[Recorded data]
# # # #

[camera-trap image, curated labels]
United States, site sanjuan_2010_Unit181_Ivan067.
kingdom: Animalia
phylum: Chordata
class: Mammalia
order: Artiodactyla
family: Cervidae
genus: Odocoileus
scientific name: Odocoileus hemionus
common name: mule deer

# # # #

EXERCISE PROMPT:
What this exercise asks for is the data above, retyped exactly.

SOLUTION TO THE PROBLEM:
[camera-trap image, curated labels]
United States, site sanjuan_2010_Unit181_Ivan067.
kingdom: Animalia
phylum: Chordata
class: Mammalia
order: Artiodactyla
family: Cervidae
genus: Odocoileus
scientific name: Odocoileus hemionus
common name: mule deer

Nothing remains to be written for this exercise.